Bereits Mitte März habe es dazu eine groß angelegte Durchsuchungsaktion von 59 Kartellfahndern mit Unterstützung der Polizei gegeben, sagte jetzt ein Kartellamtssprecher in Bonn auf Nachfrage. Die Behörde prüfe, ob die Unternehmen Preise und Vertriebsgebiete für Hartschaum zur Dämmung von Neubauten zulasten der Kunden untereinander abgestimmt haben.
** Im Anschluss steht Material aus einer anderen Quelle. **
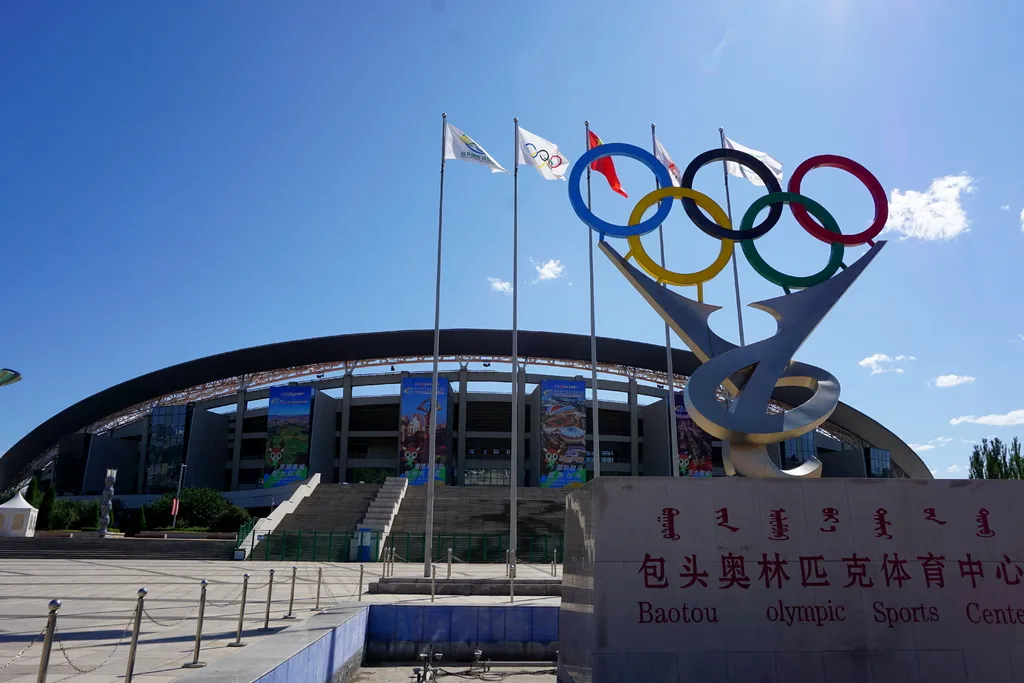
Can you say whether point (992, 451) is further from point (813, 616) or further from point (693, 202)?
point (813, 616)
Ein Sprecher des Industrieverbands Hartschaum (IVH) betonte in einem ersten Statement, man sehe keinerlei Hinweise auf verbotene Absprachen. Schon 1997 habe es ein ähnliches Verfahren gegen Mitglieder der Branche gegeben, das später eingestellt worden sei. Dennoch unterstütze der IVH die Arbeit des Bundeskartellamts, sagte der Sprecher. Es geht um den Zeitraum von 1998 bis heute. Ermittelt wird vom Bundeskartellamt gegen 20 Unternehmensgruppen und zwei Industrieverbände. Ungeachtet der Ermittlungen gelte bis zu deren Abschluss die Unschuldsvermutung, betonte der Kartellamtssprecher in einer Stellungnahme.